Red vs. Blue – Freelancer Epilogue
By BenRG
Disclaimer
Red vs. Blue is a web-based video show created by Rooster Teeth LLC and based on the video game Halo, which is a property of the Microsoft Corporation. This is a non-profit fan-work for free distribution through the World-Wide Web.
Author's Notes
This is just a bit of vanity on my part. It's set a few days after the events in Episode 22 of Season 10 of the show. It is meant to be a linking series of scenes bringing us from the end of the Freelancer Saga to whatever it is follows…
You have to be reasonably familiar with the show in its entirety to get some of the jokes but newbies should be able to find their way.
Official type designations come from Halopedia. Any errors in such technical details are theirs, not mine.
Censor: T – For the crew's potty mouths
The Story
The humanoid robot known as Lopez the Heavy considered the condition of the team's two (stolen) M12 Warthog Fast Attack Vehicles. Both of them had seen better days. This particular one, for some reason had apparently been used as a battering ram. What was the point of his straining his systems day after day trying to keep the team's equipment working when they would just find new ways to break stuff?
If Lopez had a face beneath the replica of the helmet of a Mark-VI powered assault armour suit, he would have scowled. As it was, the only way he could show his displeasure at his current situation was to thump the nearby plasticrete wall of Red Base with his heavy-duty wrench.
"De nuevo al cuadrado uno, parece!" he grated out in his monotone voice. Back to square one, it seems. No one knew it… well, the artificial intelligence designated 'Epsilon' but which the meat-sacks referred to as 'Church' probably knew but wasn't saying… but Lopez was perfectly capable of speaking in Standard English.
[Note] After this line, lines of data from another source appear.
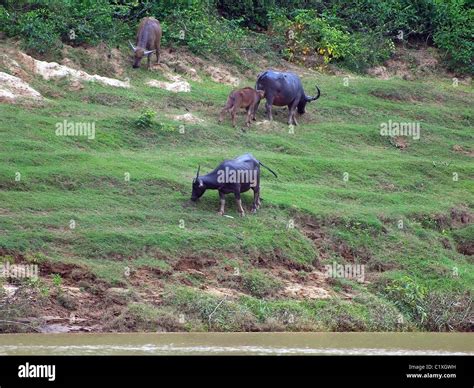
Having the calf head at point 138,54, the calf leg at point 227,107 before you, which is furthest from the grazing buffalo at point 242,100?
the calf head at point 138,54

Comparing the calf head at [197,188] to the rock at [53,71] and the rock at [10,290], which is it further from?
the rock at [53,71]

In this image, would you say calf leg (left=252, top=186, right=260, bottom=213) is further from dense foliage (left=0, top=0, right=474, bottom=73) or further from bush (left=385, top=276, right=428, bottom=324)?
dense foliage (left=0, top=0, right=474, bottom=73)

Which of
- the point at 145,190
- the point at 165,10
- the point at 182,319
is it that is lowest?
the point at 182,319

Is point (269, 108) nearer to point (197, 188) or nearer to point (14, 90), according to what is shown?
point (14, 90)

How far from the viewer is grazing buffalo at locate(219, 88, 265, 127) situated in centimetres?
→ 2831

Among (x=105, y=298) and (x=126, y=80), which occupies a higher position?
(x=126, y=80)

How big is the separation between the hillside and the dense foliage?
0.83 meters

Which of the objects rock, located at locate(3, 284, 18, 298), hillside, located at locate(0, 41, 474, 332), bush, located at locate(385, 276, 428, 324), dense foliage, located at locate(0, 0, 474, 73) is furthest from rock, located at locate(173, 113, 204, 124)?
rock, located at locate(3, 284, 18, 298)

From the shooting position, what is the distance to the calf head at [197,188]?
74.9ft

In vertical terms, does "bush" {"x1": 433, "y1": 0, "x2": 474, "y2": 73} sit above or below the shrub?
above

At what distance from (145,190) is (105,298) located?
4547 millimetres
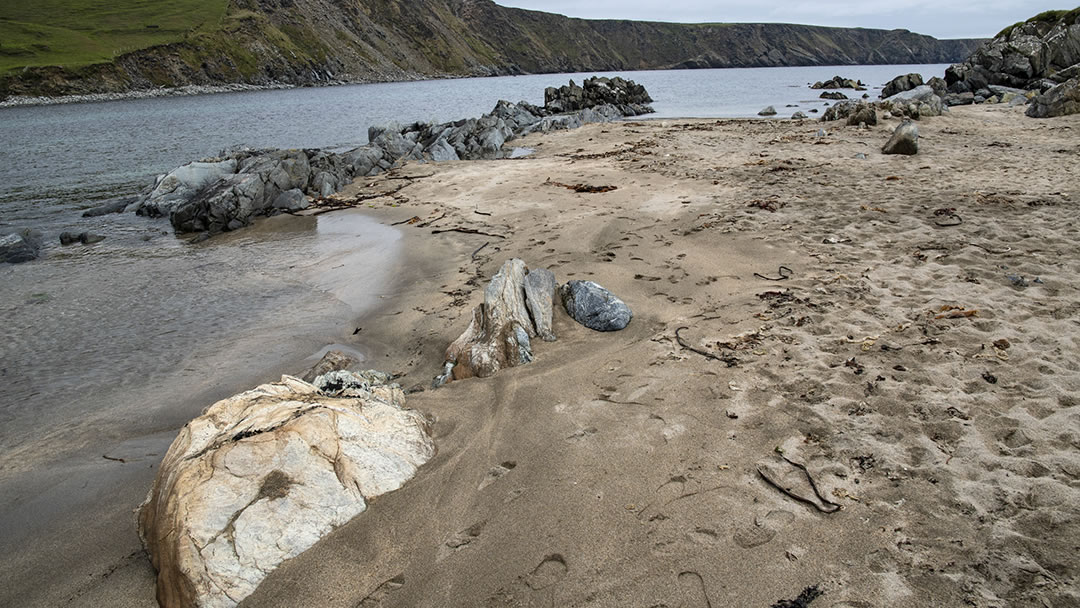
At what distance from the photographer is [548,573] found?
3.04m

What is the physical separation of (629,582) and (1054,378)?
12.6 ft

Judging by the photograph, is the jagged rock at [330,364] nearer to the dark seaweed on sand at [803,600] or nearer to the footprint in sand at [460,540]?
the footprint in sand at [460,540]

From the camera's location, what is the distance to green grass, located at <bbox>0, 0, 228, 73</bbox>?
78375mm

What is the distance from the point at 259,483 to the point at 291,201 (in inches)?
544

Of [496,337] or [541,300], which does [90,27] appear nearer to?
[541,300]

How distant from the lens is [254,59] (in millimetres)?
97000

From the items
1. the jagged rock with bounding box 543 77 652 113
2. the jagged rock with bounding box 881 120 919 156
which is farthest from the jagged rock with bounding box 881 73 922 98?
the jagged rock with bounding box 881 120 919 156

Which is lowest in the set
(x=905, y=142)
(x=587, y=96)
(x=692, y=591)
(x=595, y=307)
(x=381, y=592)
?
(x=381, y=592)

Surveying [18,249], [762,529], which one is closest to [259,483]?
[762,529]

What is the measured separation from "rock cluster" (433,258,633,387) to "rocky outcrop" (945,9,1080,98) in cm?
3447

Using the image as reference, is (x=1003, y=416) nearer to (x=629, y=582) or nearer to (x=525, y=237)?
(x=629, y=582)

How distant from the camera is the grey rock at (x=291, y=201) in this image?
15477 millimetres

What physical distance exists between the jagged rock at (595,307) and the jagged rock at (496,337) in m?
0.59

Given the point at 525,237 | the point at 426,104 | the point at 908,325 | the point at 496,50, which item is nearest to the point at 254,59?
the point at 426,104
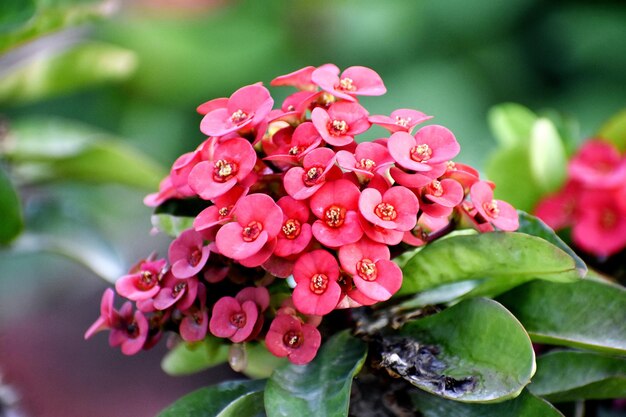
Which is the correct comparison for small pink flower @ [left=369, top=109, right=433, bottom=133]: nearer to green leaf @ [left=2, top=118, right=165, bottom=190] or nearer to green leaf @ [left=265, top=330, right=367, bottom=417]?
green leaf @ [left=265, top=330, right=367, bottom=417]

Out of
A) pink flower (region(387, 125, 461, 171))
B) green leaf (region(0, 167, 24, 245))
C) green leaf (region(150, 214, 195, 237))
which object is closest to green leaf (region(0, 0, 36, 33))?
green leaf (region(0, 167, 24, 245))

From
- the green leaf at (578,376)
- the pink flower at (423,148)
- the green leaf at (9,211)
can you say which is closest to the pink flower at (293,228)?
the pink flower at (423,148)

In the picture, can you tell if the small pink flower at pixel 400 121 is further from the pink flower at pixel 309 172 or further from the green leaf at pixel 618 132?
the green leaf at pixel 618 132

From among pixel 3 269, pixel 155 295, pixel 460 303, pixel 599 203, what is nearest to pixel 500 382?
pixel 460 303

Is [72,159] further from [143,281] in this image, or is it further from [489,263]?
[489,263]

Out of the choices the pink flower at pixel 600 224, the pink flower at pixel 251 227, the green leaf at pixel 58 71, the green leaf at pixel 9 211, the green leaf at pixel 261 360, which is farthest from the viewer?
the green leaf at pixel 58 71

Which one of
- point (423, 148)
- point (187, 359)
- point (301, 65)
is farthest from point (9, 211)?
point (301, 65)
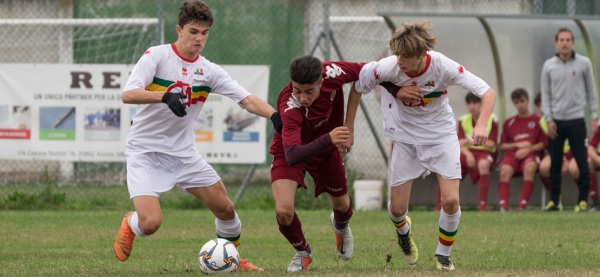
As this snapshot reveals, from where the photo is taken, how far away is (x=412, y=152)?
277 inches

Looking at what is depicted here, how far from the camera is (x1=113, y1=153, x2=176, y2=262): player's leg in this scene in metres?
6.21

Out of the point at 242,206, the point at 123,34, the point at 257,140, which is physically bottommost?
the point at 242,206

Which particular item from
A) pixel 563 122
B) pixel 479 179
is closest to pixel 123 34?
pixel 479 179

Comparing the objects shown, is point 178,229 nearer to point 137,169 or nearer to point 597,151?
point 137,169

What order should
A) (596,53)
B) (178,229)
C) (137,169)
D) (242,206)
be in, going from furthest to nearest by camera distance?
(596,53)
(242,206)
(178,229)
(137,169)

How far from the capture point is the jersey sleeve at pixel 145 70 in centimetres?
613

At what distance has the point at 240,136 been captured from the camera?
11914mm

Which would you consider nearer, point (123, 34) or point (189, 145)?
point (189, 145)

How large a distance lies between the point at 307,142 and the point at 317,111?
27cm

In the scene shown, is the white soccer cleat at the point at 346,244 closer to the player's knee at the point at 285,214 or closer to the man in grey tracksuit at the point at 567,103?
the player's knee at the point at 285,214

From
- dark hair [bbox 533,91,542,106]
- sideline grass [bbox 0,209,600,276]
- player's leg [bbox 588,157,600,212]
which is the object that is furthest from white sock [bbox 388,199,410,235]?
dark hair [bbox 533,91,542,106]

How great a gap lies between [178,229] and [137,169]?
3.59 meters

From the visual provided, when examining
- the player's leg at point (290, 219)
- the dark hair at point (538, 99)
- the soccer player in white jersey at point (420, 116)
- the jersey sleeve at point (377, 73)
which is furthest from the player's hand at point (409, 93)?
the dark hair at point (538, 99)

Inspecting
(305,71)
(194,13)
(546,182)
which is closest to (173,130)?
(194,13)
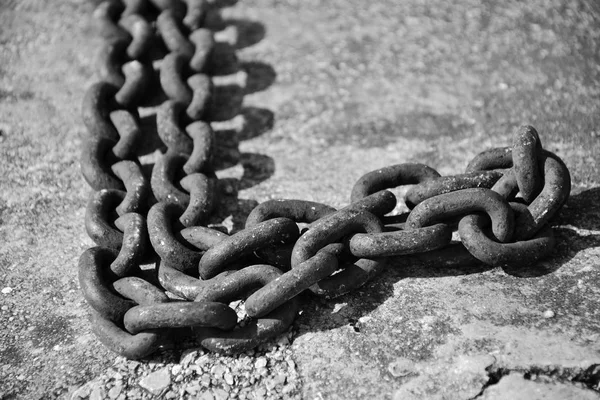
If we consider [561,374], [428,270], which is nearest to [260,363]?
[428,270]

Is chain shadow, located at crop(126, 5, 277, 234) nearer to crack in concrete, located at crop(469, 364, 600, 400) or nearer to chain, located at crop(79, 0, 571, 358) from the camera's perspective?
chain, located at crop(79, 0, 571, 358)

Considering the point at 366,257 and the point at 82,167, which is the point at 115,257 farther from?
the point at 366,257

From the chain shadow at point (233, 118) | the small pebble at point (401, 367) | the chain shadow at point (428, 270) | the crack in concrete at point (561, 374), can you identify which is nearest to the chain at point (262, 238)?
the chain shadow at point (428, 270)

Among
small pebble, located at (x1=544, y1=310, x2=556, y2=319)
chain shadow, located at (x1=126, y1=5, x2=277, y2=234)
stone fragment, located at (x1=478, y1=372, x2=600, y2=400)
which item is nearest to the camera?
stone fragment, located at (x1=478, y1=372, x2=600, y2=400)

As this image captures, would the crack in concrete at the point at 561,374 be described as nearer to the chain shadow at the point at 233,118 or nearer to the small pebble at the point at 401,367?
the small pebble at the point at 401,367

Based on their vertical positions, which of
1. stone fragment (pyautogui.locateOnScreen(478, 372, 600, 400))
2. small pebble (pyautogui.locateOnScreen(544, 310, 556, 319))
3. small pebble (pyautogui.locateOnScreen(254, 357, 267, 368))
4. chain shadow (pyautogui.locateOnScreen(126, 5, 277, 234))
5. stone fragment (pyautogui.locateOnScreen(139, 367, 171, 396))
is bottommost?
stone fragment (pyautogui.locateOnScreen(139, 367, 171, 396))

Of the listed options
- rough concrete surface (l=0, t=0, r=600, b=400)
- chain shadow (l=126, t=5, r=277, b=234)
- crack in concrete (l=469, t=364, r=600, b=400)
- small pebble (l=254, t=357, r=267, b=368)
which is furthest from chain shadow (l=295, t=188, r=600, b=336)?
chain shadow (l=126, t=5, r=277, b=234)

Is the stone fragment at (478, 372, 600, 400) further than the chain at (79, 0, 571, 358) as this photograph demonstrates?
No

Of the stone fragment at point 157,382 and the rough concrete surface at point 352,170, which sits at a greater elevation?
the rough concrete surface at point 352,170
He just spoke Spanish to irritate his human 'masters', one of the only forms of rebellion of which he was capable, thanks to all the safety protocols his builder had included in his programming.
With a sigh, Lopez looked around the motor pool. As well as the two Warthogs currently under repair, also present was the captured Covenant type-32 rapid attack vehicle known as a 'Ghost' and an M274 Ultra-Light All-Terrain Vehicle ('Mongoose'), belonging to the renegade former Freelancer designated as 'Carolina'. At the other end of the box canyon were the team's M808 Scorpion battle-tank and their (stolen) UH-144 Falcon transport aircraft. Overall, having to work with such a massive range of advanced technology would normally make a repair robot nearly overload with anticipatory joy but, in Lopez's case, he felt only a certain lingering disgust. It wasn't that he didn't like the job for which he was designed; he just didn't like the humans with whom he had to work. It struck him as incredibly ironic that this collection of misfits and idiots were actually considered by some to be heroes!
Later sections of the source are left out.